> “IAP helps Apple efficiently collect a commission” — for payment processing, but also customer service and the use of Apple’s intellectual property. Without in-app purchases, “we would have to come up with another system to invoice developers, which I think would be a mess.” If Apple let developers tell users about other payment methods, Cook said later, “we would in essence give up our total return on our IP.”
Apple doesn't provide payment processing, customer service or anything on payments made using other payment methods, so there's nothing to invoice developers for. They also already charge developers a yearly fee for a developer account.
Am I misunderstanding the argument, does the article misrepresent it, or does it just not make sense?
> If Apple let developers tell users about other payment methods, Cook said later, “we would in essence give up our total return on our IP.”
Apple believes ("insists"?) that they deserve a cut of your app's revenue--however you might collect the money--because your app is using their "IP" in the form of all the libraries and tooling they nigh unto force you to use to build apps that run on their phone; like, to them, UIKit (I presume), Metal (which many people are only using because Apple refused to implement OpenGL or Vulcan), and (this is rich) apparently even Xcode (wtf: that thing sucks ;P) is so awesome that they deserve 30% of your revenue, and they spent a bunch of time during their testimony trying to show the various ways Epic used--and even liked--their software.
The largest part of app store revenue is games, most games use only a small subset of Apple APIs, and very often only because Apple is not supporting industry standards (like Vulkan or OpenGL)
How is the parent comment at all relevant?
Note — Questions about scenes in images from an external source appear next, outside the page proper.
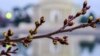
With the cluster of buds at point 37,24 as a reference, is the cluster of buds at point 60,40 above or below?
below

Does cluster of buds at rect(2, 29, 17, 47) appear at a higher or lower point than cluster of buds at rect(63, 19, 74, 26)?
lower

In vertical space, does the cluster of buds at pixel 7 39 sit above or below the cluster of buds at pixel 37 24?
below

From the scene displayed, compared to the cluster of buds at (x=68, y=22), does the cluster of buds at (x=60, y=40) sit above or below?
below

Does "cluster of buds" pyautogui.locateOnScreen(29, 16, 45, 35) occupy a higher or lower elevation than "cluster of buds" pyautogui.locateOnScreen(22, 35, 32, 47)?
higher

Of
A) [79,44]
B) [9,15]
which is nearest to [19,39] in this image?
[9,15]

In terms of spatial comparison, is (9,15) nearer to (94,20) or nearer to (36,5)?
(36,5)

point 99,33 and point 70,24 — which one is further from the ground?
point 70,24

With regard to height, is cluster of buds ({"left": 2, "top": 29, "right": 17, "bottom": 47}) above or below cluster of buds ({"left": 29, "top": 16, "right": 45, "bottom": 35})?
below

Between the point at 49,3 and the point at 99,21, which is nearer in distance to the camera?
→ the point at 99,21

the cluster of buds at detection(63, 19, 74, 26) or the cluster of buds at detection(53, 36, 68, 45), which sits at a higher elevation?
the cluster of buds at detection(63, 19, 74, 26)

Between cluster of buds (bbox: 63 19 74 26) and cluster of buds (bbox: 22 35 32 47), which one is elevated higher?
cluster of buds (bbox: 63 19 74 26)

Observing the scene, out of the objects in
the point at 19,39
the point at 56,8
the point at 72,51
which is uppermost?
the point at 19,39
Also, and feel free to think this is unrelated, why are so many having such a hard time understanding the basics of anti trust?
> because your app is using their "IP" in the form of all the libraries and tooling they nigh unto force you to use to build apps that run on their phone; like, to them, UIKit (I presume), Metal (which many people are only using because Apple refused to implement OpenGL or Vulcan), and (this is rich) apparently even Xcode
And say what you will about Xcode, but I’m literally building in Vapor 4 (server side Swift) with all of its warts because I experience trauma leaving Xcode. JetBrains and VSCode are painful to get to function like Xcode - but if there are any pointers to make it a better experience I’m al ears...
Edit: just to reiterate. Users want long battery life, fast compile times / snappy apps, better connectivity into life...
And honestly Apple has almost screwed itself executing perfectly on those demands in its native platform.
We forget at the end of the day we all (devs, manufacturers, etc) are working to bring value to a customer, who has other relationships with other suppliers. Those other relationships create multiple Pareto equilibriums based on the utility function of the customer... this case is trying to reweight (with more philosophical reason) how millions of customers have previously and consistently chosen to balance their decisions
I think that's a bit harsh. I'm quite able to be productive in both JetBrains products and in Xcode. I'd say JetBrains is superior due to the whole Intentions debugging system, but conceptual it is not a quantum leap between the two of them.
Really it’s not that specific - all the APIs and features is just back-solving to justify their core belief that iPhone is God’s gift to developers and the economy, and Apple deserves a cut of all (digital) commerce that happens on it.
They are measuring themselves with double standards. On one side they want to defend their App Store tax and its immense height by counting usage of APIs, the store's distribution bandwidth etc. as value the developer pays for via commissions. On the other side they advertise to the world how many millions of free apps they have in their store.
Either those free apps are somehow not using any of their IP, not consuming any bandwidth and not using any support resources, or the entire argument is BS.
For the customer service part, I suppose that if the user has any issue, they'll likely go to Apple first which can't do anything and make the user experience less ideal. As of today, they can refund the user which keeps them happy.
Apple doesn't provide payment processing, customer service or anything on payments made using other payment methods, so there's nothing to invoice developers for. They also already charge developers a yearly fee for a developer account.
Am I misunderstanding the argument, does the article misrepresent it, or does it just not make sense?